Rewrite each record below with "viewer" changed to "camera", keeping every other word the same.

PROVIDED RECORDS:
******

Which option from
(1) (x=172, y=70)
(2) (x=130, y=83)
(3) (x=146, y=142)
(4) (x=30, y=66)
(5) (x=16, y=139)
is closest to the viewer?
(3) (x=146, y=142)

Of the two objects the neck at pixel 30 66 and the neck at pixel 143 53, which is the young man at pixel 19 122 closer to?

******

ANSWER FOR THE TASK:
Which option from
(1) (x=172, y=70)
(2) (x=130, y=83)
(3) (x=146, y=142)
(4) (x=30, y=66)
(5) (x=16, y=139)
is closest to the camera?
(3) (x=146, y=142)

Of the two objects the neck at pixel 30 66 and the neck at pixel 143 53, which is the young man at pixel 19 122 closer to?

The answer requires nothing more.